Oleh: izydown
“Mentari pagi seolah lelah bermain bersama Bumi di pagi dan siang”.
“Mentari pagi seolah lelah bermain bersama Bumi di pagi dan siang”.
Senja
pun datang mengisyaratkan malam Akan tiba. “ Anas masih saja sibuk
bercanda dengan istri keduanya. Ia tak sadar kalau jam di dindingnya
sudah menunjukkan pukul 17. 30 waktu Malaysia. “Senja “di serawak begitu indah dengan mataharinya yang seolah redup.
Ya, betul sekali. Kitab – kitab tentang Islam adalah istri keduanya. Pasalnya Ia lebih sering bercanda dengan buku-bukunya di banding istrinya. Maklum Anas adalah “pengembara ilmu” dulunya di kala muda . Khususnya Ilmu Agama Islam.
“Anas “ pun segera membersihkan dirinya dengan mandi dan berWudhu’.
Tak lama Anas pun sudah rapi dengan baju Muslimnya. Tak lupa Kain sarung serta kopiah di kepalanya yang menandakan ia akan sholat Maghrib Berjamaah di Masjid dekat rumahnya..
“Rida”
Istri tercinta pun sudah siap untuk Sholat berjamaah . “ALLAHU AKBAR
ALLAHU AKBAR” penggilan kemenangan pun berkumandang. hentakan kaki
mengawali langkah mereka keluar rumah menuju masjid.

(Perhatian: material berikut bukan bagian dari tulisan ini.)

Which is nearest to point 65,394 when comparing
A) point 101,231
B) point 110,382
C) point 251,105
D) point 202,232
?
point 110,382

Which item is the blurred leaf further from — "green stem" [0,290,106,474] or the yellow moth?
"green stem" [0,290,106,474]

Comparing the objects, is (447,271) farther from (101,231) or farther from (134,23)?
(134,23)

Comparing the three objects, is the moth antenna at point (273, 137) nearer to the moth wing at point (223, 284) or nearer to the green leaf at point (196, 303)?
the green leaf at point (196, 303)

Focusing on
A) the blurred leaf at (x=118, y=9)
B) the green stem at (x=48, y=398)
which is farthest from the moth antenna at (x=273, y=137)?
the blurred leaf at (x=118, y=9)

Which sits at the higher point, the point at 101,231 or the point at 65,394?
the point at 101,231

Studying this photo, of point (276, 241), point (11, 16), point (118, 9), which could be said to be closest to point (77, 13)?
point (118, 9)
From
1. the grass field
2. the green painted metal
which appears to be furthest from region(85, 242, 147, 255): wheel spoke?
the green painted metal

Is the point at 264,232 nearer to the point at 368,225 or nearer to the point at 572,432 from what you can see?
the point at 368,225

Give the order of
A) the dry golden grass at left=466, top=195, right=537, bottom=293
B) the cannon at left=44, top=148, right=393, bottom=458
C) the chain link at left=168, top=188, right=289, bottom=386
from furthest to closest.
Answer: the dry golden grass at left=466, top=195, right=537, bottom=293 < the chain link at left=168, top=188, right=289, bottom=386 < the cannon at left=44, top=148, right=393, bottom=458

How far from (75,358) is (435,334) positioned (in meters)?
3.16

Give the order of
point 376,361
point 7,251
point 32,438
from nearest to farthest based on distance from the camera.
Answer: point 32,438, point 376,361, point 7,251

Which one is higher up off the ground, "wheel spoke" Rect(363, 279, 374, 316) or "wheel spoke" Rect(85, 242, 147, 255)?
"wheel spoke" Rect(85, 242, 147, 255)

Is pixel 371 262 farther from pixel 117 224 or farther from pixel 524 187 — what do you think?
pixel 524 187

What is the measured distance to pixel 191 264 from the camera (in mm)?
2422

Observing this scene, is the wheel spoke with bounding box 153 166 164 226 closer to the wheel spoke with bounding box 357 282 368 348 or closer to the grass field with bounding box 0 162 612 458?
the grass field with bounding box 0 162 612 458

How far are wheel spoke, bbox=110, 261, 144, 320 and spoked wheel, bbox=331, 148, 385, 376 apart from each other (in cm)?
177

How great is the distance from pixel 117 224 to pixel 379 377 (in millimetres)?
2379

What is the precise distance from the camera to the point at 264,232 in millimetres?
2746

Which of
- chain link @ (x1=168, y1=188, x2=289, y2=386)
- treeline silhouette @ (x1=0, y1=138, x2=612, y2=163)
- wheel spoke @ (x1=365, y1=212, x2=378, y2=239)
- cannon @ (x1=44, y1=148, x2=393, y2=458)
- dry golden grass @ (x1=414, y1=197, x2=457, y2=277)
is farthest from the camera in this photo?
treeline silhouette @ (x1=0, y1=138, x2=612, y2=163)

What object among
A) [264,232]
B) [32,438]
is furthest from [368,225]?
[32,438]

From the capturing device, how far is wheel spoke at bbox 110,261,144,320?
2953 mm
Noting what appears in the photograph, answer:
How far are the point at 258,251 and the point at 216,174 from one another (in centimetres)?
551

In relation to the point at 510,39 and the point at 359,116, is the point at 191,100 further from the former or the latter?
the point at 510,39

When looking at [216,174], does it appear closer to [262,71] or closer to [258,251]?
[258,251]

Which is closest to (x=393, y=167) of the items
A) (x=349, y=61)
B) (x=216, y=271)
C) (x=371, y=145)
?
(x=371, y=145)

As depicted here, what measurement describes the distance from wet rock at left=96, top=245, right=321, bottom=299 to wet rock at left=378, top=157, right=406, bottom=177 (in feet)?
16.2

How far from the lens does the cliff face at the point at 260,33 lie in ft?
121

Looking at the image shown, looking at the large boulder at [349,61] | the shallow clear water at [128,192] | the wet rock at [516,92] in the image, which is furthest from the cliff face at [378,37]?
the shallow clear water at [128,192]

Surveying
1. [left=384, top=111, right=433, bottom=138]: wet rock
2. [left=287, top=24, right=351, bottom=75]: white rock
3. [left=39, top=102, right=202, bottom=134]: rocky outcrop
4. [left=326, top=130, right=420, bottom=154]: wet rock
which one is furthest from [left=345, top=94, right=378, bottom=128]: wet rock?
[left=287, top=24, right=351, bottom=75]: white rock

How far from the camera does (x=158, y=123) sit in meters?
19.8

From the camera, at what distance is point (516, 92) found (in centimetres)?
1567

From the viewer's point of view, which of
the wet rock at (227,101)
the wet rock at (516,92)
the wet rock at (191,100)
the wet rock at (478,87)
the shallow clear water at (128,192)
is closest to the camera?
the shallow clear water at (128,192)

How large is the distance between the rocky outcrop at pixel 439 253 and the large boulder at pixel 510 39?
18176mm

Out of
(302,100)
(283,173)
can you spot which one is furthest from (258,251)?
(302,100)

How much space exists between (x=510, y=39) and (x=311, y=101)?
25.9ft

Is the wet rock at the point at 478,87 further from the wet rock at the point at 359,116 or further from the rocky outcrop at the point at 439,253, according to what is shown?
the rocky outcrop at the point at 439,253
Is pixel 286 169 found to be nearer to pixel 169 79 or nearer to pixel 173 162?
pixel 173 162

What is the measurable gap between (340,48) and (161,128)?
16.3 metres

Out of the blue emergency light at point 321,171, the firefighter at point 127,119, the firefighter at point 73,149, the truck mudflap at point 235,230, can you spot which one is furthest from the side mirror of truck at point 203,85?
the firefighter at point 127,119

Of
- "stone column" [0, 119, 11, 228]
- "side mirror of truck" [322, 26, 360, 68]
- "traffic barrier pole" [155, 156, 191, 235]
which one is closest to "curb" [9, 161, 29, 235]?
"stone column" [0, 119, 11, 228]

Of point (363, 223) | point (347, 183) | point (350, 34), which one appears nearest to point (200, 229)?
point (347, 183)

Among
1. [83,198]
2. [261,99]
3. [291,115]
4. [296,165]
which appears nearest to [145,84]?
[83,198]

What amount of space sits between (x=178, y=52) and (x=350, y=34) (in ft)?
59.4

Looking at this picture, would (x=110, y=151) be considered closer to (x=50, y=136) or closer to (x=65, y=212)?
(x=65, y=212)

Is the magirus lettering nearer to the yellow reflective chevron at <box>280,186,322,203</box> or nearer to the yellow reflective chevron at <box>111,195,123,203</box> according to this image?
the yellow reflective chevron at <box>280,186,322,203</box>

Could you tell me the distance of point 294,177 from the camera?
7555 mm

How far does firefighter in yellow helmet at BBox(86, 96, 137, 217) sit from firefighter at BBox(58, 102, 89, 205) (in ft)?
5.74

“Detik” pun berjalan dengan cepatnya. Sholat pun telah di tunaikan.
Mereka
pun segera bergegas pulang. Maklum “Salman” Anak pertama mereka masih
tertidur sejak sore tadi. Di Samping rida juga harus mempersiapkan
makan malam untuk suami dan anak yang tercinta.
“Salman”
pun bangun. Mereka menggelar makan malam yang sederhana. Seperti
malam-malam sebelumnya. dan tak lupa “Anas” memberikan tausiah rutin
kepada keluarganya Selepas makan selesai.
“Salman”
pun bertanya, Malam ini “Ayah” akan cerita apa. Walaupun Salman masih
berumur tiga tahun. Tapi ia sudah lancar berbicara. Dan selalu ikut
tausiah “Ayah”nya.
Baiklah.
Malam ini Ayah Akan berbicara tentang perjuangan Ayah dulu Mencari ilmu.
Dan mendapatkan mimpi-mimpi Ayah Sewaktu di kampung dulu. emangnya
mimpi apa Ayah?. Celetuk “Salman.”. “Mimpi Anak Kampung Man”. Sambut
ayahnya.
Ayah mulai dari masa
kecil Ayah dulu. Abi di lahirkan di “Batang Natal” Sumatera Urara.
Dulunya Abi juga di ceritakan Kakek Abi. Kira – kira kelas enam SD lah.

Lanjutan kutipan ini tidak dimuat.